The importance of considering digital cultures of gender and sexuality
further, and a key reason for this issue, is due to a number of
developments. First, more people than ever are participating with
digital cultures due to social media. However, the nature of this
participation is complicated, mutable and in no way uniform. Second, the
sophistication of the devices, infrastructures, functions and interfaces
presented by social media to users is, without welcoming in
technological determinism, arguably becoming greater.  Moreover, this
sophistication is at the same time both visible and invisible depending
upon a range of considerations – such as levels of digital literacy,
commercial interests, algorithmic programming, politics and power.

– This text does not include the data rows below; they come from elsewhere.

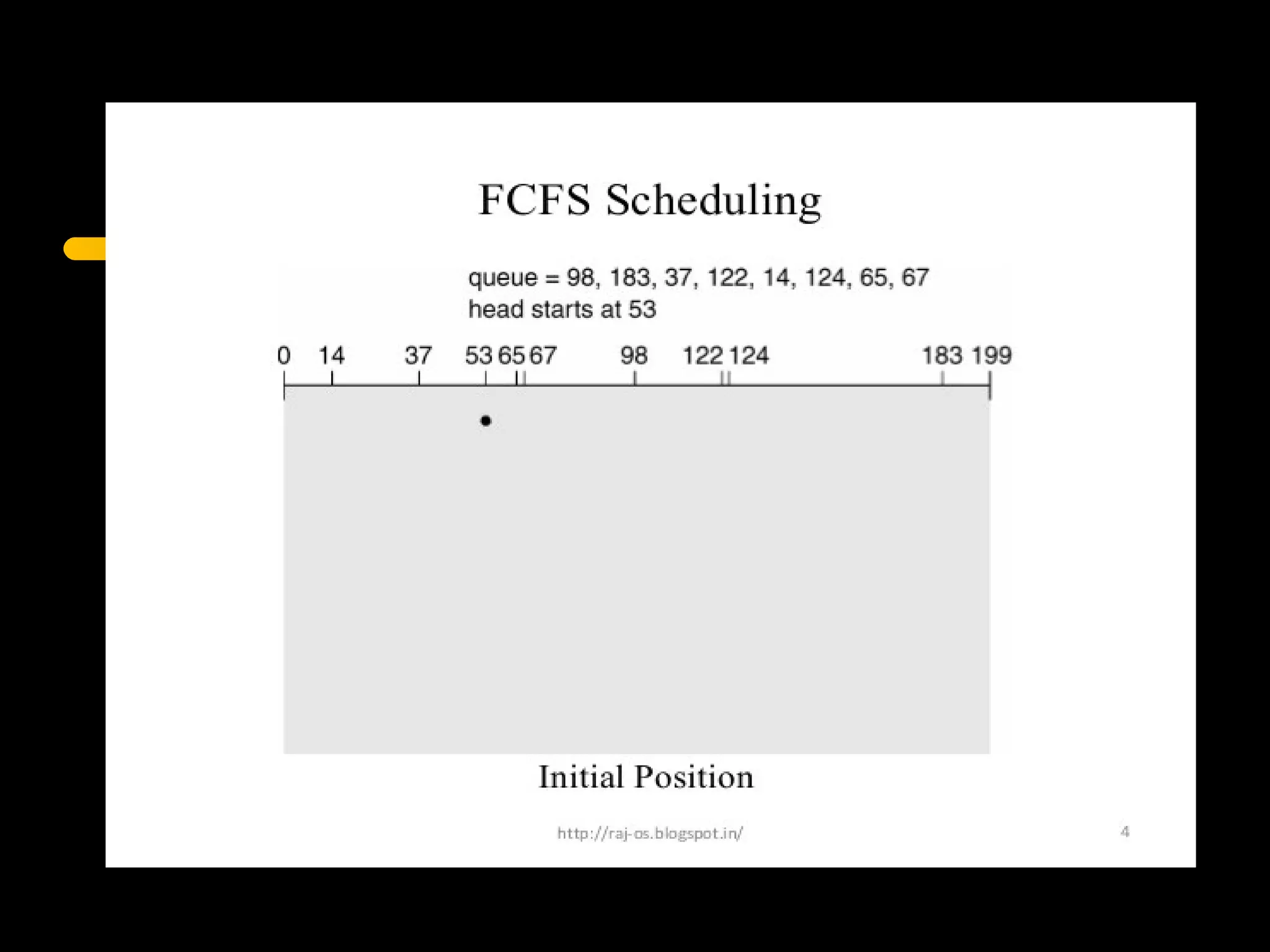 FCFS Scheduling

queue = 98, 183, 37, 122, 14, 124, 65, 67
head starts at 53

0 14 37 53 65 67 98 122 124 183 199

Initial Position

http://raj-os.blogspot.in/

4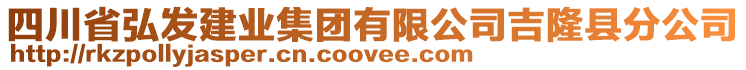 四川省弘发建业集团有限公司吉隆县分公司
http://rkzpollyjasper.cn.coovee.com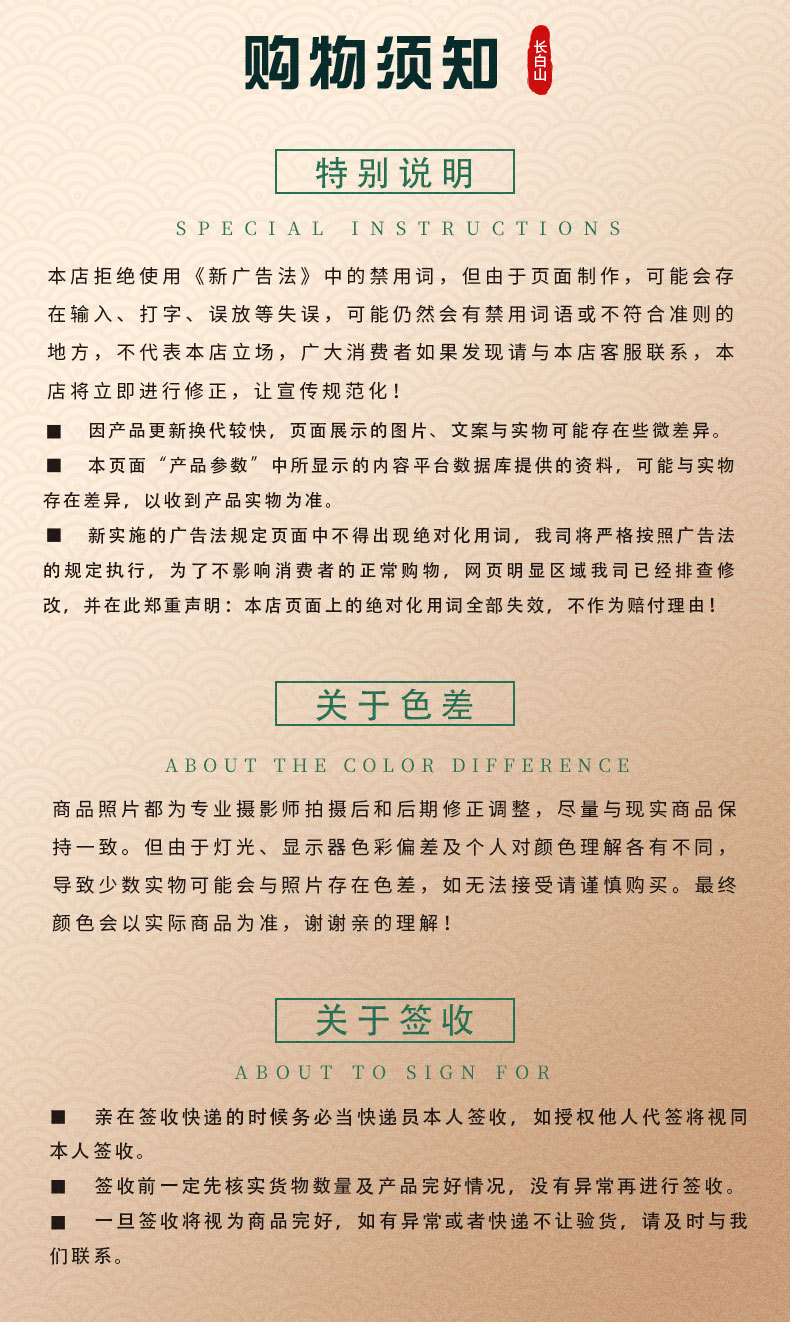 购物须知

长白山

特别说明

SPECIAL INSTRUCTIONS

本店拒绝使用《新广告法》中的禁用词，但由于页面制作，可能会存在输入、打字、误放等失误，可能仍然会有禁用词语或不符合准则的地方，不代表本店立场，广大消费者如果发现请与本店客服联系，本店将立即进行修正，让宣传规范化！

■ 因产品更新换代较快，页面展示的图片、文案与实物可能存在些微差异。

■ 本页面“产品参数”中所显示的内容平台数据库提供的资料，可能与实物存在差异，以收到产品实物为准。

■ 新实施的广告法规定页面中不得出现绝对化用词，我司将严格按照广告法的规定执行，为了不影响消费者的正常购物，网页明显区域我司已经排查修改，并在此郑重声明：本店页面上的绝对化用词全部失效，不作为赔付理由！

关于色差

ABOUT THE COLOR DIFFERENCE

商品照片都为专业摄影师拍摄后和后期修正调整，尽量与现实商品保持一致。但由于灯光、显示器色彩偏差及个人对颜色理解各有不同，导致少数实物可能会与照片存在色差，如无法接受请谨慎购买。最终颜色会以实际商品为准，谢谢亲的理解！

关于签收

ABOUT TO SIGN FOR

■ 亲在签收快递的时候务必当快递员本人签收，如授权他人代签将视同本人签收。

■ 签收前一定先核实货物数量及产品完好情况，没有异常再进行签收。

■ 一旦签收将视为商品完好，如有异常或者快递不让验货，请及时与我们联系。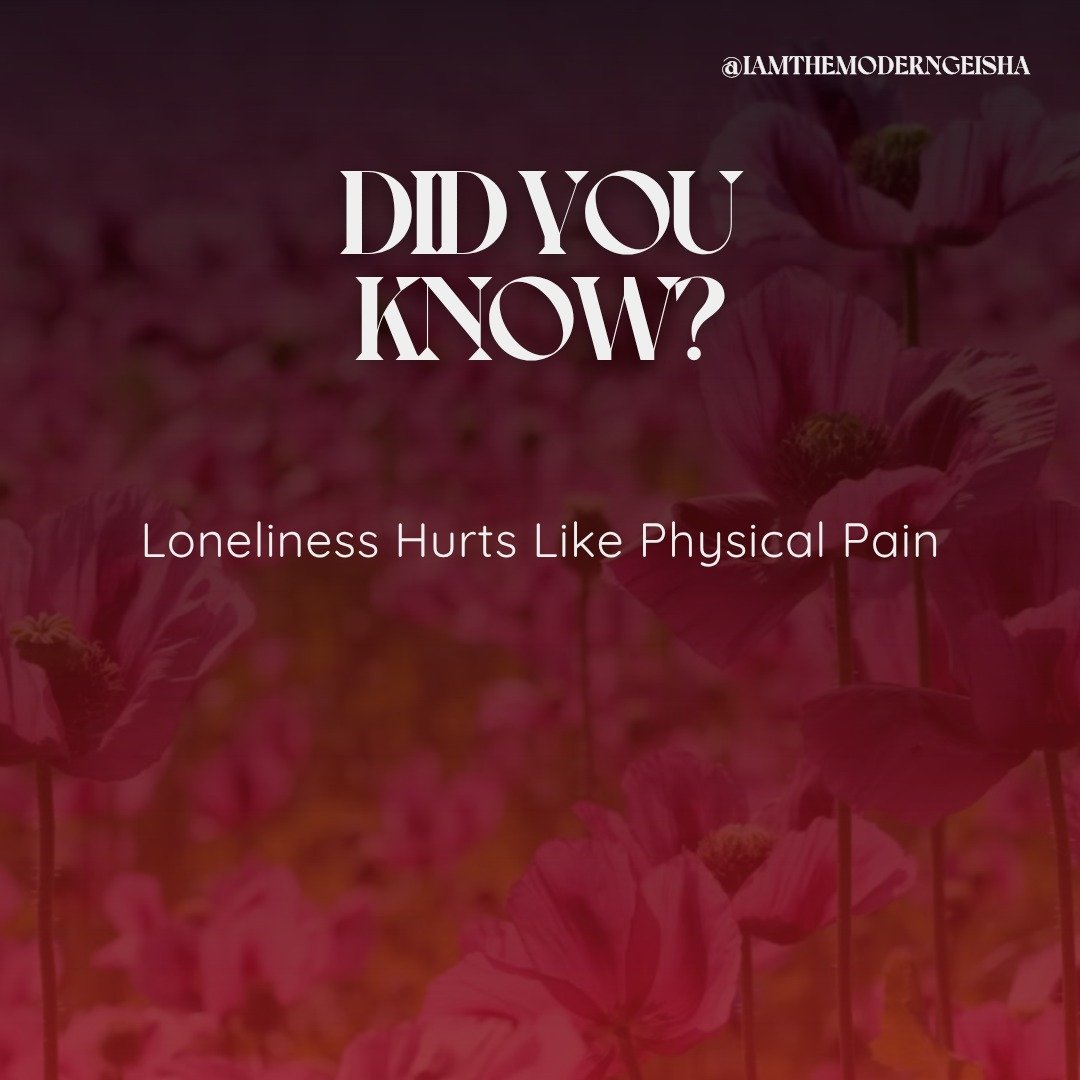 @IAMTHEMODERNGEISHA

DID YOU KNOW?

Loneliness Hurts Like Physical Pain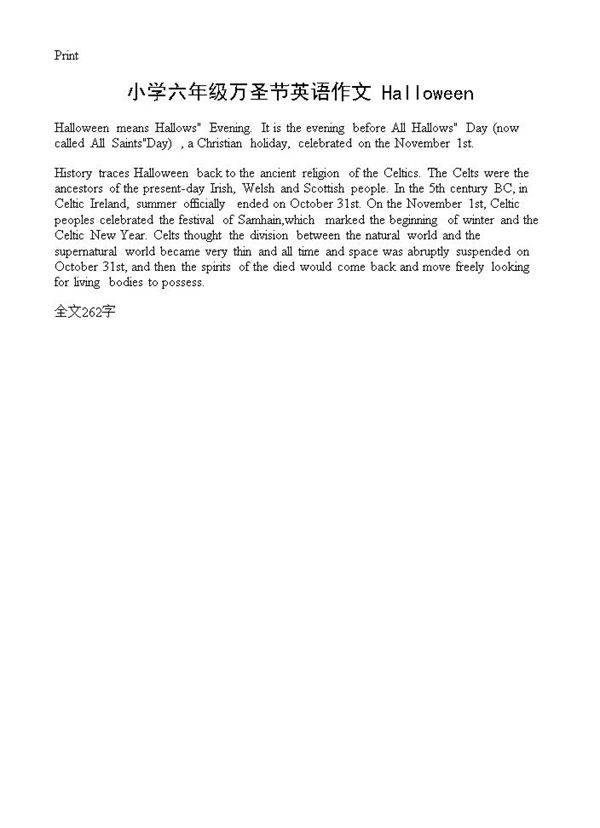 Print

小学六年级万圣节英语作文 Halloween

Halloween means Hallows" Evening. It is the evening before All Hallows" Day (now called All Saints"Day) , a Christian holiday, celebrated on the November 1st.

History traces Halloween back to the ancient religion of the Celtics. The Celts were the ancestors of the present-day Irish, Welsh and Scottish people. In the 5th century BC, in Celtic Ireland, summer officially ended on October 31st. On the November 1st, Celtic peoples celebrated the festival of Samhain,which marked the beginning of winter and the Celtic New Year. Celts thought the division between the natural world and the supernatural world became very thin and all time and space was abruptly suspended on October 31st, and then the spirits of the died would come back and move freely looking for living bodies to possess.

全文262字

This special issue seeks to further interrogate questions of the
contemporary making of digital cultures of gender and sexuality with
social media.  Whilst difference-based approaches to understanding the
gendered make up of social media users and audiences have been
addressed, this issue focuses upon the ways in which gender and
sexuality are constructed and circulated with and by this media.
Possible topics might include:

  *

    Identity

  *

    Harassment, discrimination, and cyberbullying

  *

    Activism, resistance, and reappropriation

  *

    Cultures and communities

  *

    Commodification and political economies

  *

    Inscription and regulation of gender and sexuality by software

  *

    Circulation of gender and sexuality based controversies

  *

    Pornography

  *

    Digitally mediated dating and personal relationships

  *

    Sexual health and wellbeing

  *

    Intersections of gender and sexuality with age, ethnicity,
    (dis)ability, etc.

Abstracts of 250 words should be submitted to Ben Light
((ben.light /at/ qut.edu.au) <mailto:(ben.light /at/ qut.edu.au)>) by 1 June  2015.
Where appropriate, please nominate an author for correspondence. On the
basis of these short abstracts, invitations to submit full papers (of no
more than 8000 words) will then be sent out by 14 June 2015. Full papers
will be due by 31 August 2015, and will undergo the usual Social Media
and Society review procedure. Please note that an invitation to submit a
full paper for review does not guarantee paper acceptance.